La pata local de esta organización estaba encabezada por Oscar Calvete Souza, un hombre que en su blog personal se definía como "librepensador" y "autor versátil". En la realidad, Calvete oficiaba como asesor y hombre de confianza de los mexicanos.
Bajo la firma Círculo Internacional S.A., la organización invirtió cerca de dos millones de dólares sólo en la remodelación y diseño de un drugstore llamado "Córner Mi Lugar", ubicado en Olga Cossettini 260, Puerto Madero. El dinero, proveniente del narcotráfico internacional, ingresaba al país a través de giros y depósitos en efectivo en cuentas bancarias para financiar este y otros proyectos de una cadena que nunca terminó de despegar.
En septiembre de 2025, la justicia finalmente alcanzó a Calvete Souza. El Tribunal Oral Federal N° 5 de San Martín lo condenó, tras un juicio abreviado, a tres años de prisión efectiva y una multa de 196 millones de pesos por su participación en el lavado de más de dos millones de dólares.
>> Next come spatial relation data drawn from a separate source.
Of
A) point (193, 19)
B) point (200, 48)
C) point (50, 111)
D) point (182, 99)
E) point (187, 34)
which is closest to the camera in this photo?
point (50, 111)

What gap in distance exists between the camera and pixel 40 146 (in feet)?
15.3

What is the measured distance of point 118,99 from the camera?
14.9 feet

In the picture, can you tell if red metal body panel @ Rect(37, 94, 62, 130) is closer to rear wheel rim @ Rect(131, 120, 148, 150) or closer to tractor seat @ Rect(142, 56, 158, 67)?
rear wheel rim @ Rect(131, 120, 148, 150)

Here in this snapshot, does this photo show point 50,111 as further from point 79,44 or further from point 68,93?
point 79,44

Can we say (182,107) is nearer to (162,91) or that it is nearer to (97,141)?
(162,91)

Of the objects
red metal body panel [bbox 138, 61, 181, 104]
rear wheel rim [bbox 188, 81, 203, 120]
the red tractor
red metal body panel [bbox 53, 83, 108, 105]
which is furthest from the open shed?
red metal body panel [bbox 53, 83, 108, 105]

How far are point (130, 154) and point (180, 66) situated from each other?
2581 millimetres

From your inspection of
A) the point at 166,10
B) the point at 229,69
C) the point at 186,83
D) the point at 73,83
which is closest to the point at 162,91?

El principio del fin para "Los Cuinis" en Argentina no fue una operación de inteligencia, sino un incidente de tránsito menor. El 10 de marzo de 2009, un Chevrolet Astra ocupado por tres hombres vinculados a la organización chocó en Puerto Madero. Ante el pedido de identificación de la Prefectura, los ocupantes reaccionaron con insultos y amenazas, lo que motivó una investigación profunda que terminó rastreando los vínculos con el cartel de Sinaloa y redes de lavado en Los Ángeles.
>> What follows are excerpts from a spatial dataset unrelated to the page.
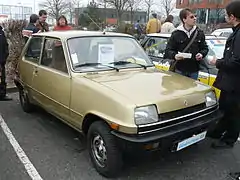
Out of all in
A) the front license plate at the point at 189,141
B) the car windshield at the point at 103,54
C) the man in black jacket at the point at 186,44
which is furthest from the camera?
the man in black jacket at the point at 186,44

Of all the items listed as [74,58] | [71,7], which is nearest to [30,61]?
[74,58]

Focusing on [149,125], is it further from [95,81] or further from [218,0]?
[218,0]

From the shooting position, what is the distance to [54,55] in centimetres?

En julio de 2012, González Valencia decidió abandonar el país repentinamente rumbo a Uruguay. Años después, tras ser detenido, alegó que su mudanza se debió a la "inflación e inseguridad" en Argentina.
Su suerte se terminó en 2016 en Punta del Este, cuando su nombre apareció vinculado a la firma Montella Global S.A. en el escándalo de los Panamá Papers. La empresa había sido utilizada para comprar "Quincho Grande", una mansión de dos millones de dólares en el balneario uruguayo. Tras su arresto, y antes de ser extraditado, llegó a amenazar al entonces ministro del Interior uruguayo, Eduardo Bonomi, asegurando que lo colgaría "del puente más alto".
La historia de los González Valencia en Buenos Aires se suma a una lista de capos internacionales que eligieron el país como refugio.
Desde la viuda de Pablo Escobar hasta Amado Carrillo Fuentes, jefe del Cártel de Juárez, quien en los años 90 vivió bajo identidad falsa entre Recoleta y una estancia en Mar del Plata, Argentina parece seguir siendo un destino apreciado para quienes buscan lavar dinero y vivir entre lujos lejos de sus centros de operaciones.